**Directions:** Print a faithful copy of the data below, word for word, with the pictures left out.

Dataset entries:
:::

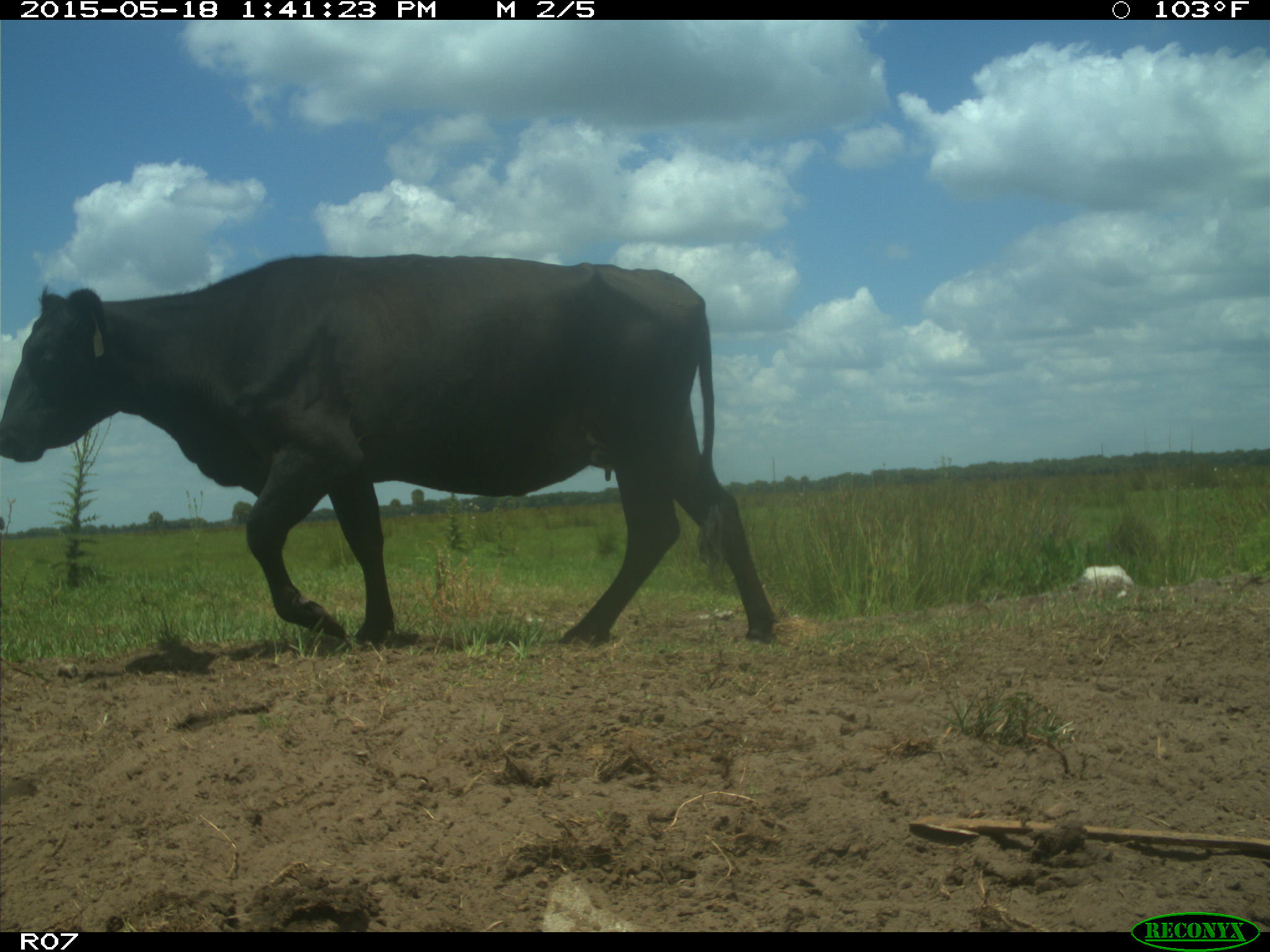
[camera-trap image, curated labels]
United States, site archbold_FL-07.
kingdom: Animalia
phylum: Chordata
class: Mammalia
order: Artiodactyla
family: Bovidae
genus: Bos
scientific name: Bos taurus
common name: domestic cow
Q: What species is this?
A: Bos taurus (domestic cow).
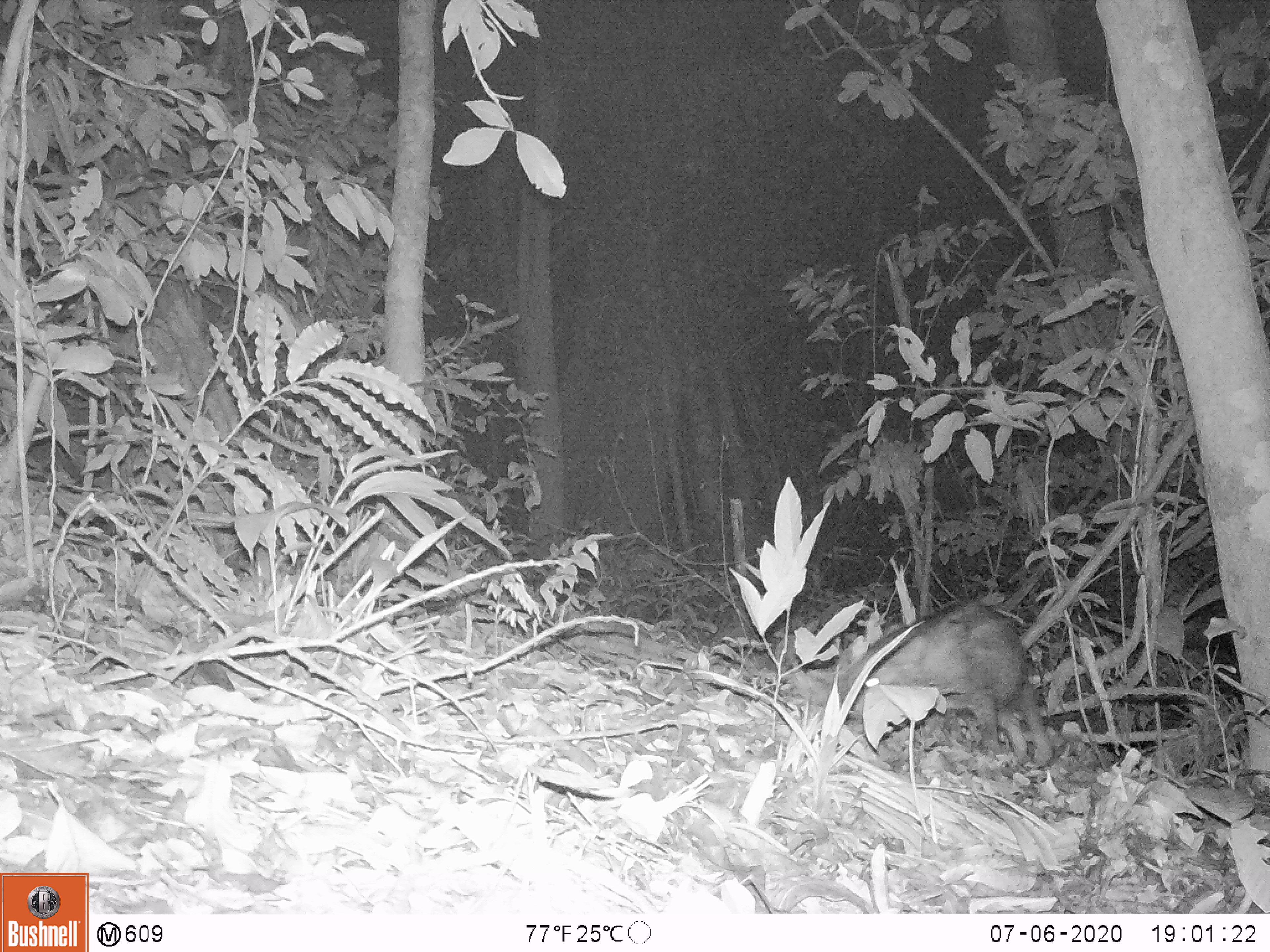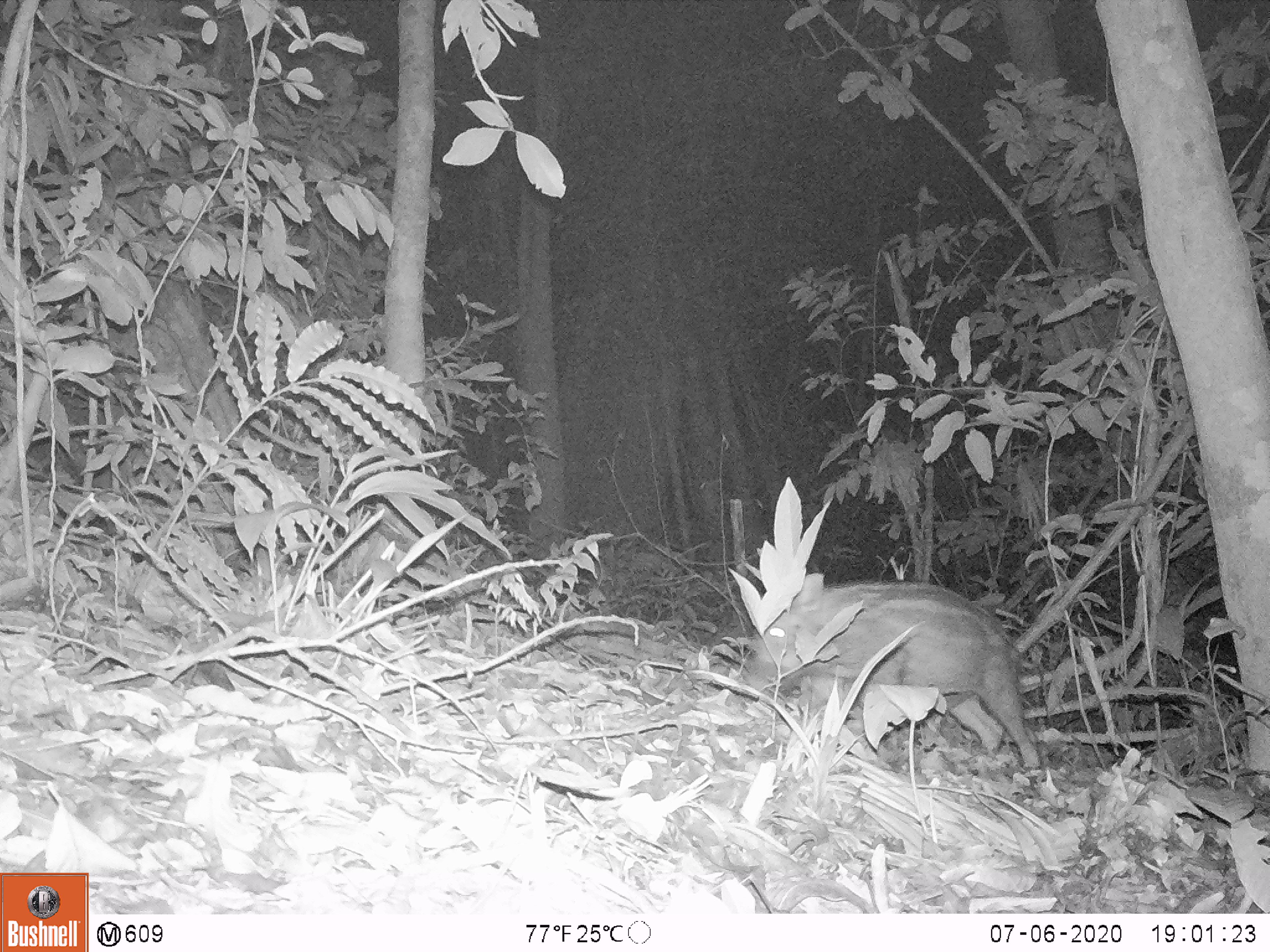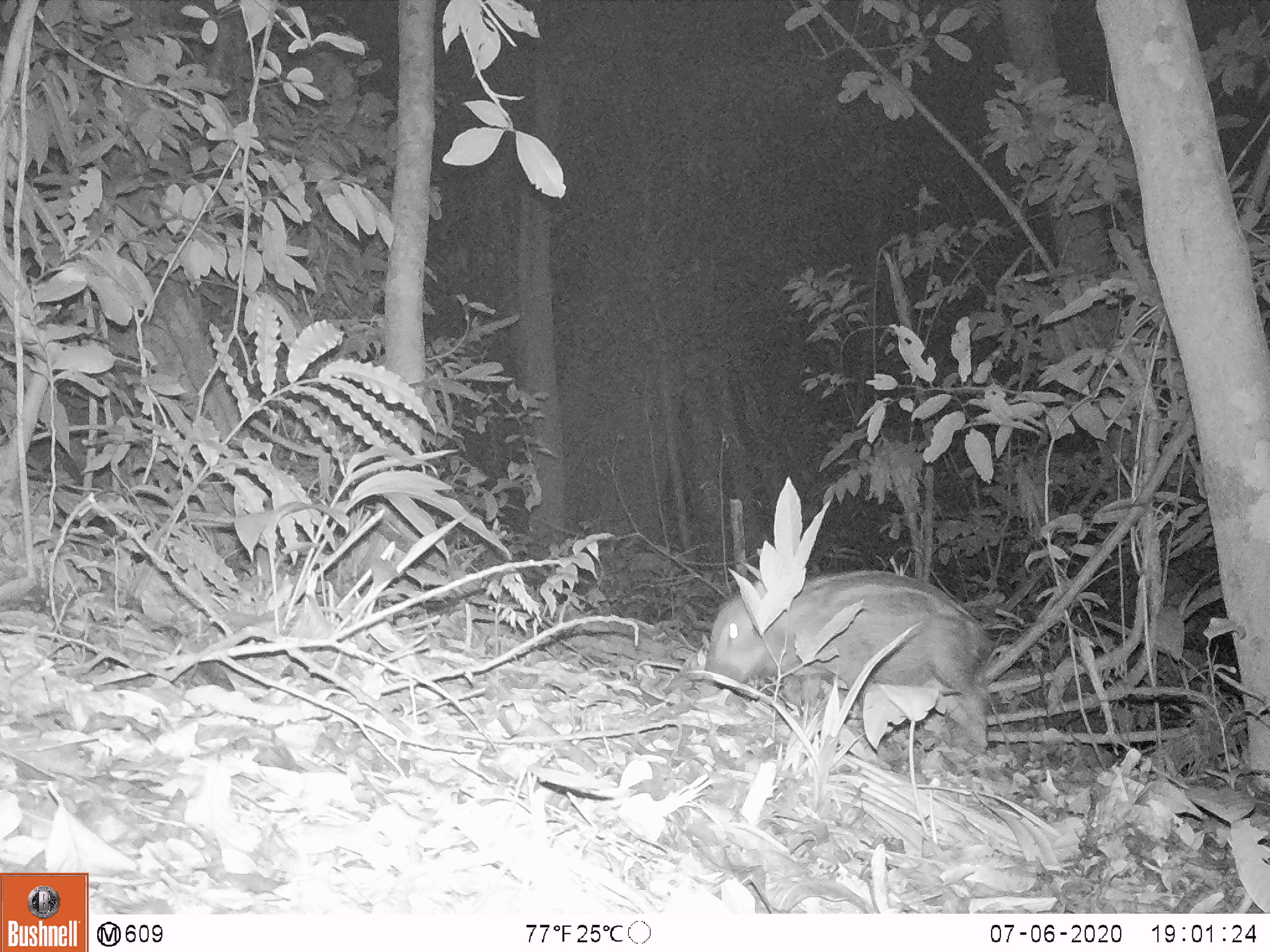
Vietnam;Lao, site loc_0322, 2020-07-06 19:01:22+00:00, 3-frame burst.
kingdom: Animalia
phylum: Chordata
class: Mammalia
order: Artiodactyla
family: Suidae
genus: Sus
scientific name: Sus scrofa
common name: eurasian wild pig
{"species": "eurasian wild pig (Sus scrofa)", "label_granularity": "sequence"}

:::

**Response:**
[camera-trap image, curated labels]
United States, site archbold_FL-07.
kingdom: Animalia
phylum: Chordata
class: Mammalia
order: Artiodactyla
family: Bovidae
genus: Bos
scientific name: Bos taurus
common name: domestic cow
Q: What species is this?
A: Bos taurus (domestic cow).
Vietnam;Lao, site loc_0322, 2020-07-06 19:01:22+00:00, 3-frame burst.
kingdom: Animalia
phylum: Chordata
class: Mammalia
order: Artiodactyla
family: Suidae
genus: Sus
scientific name: Sus scrofa
common name: eurasian wild pig
{"species": "eurasian wild pig (Sus scrofa)", "label_granularity": "sequence"}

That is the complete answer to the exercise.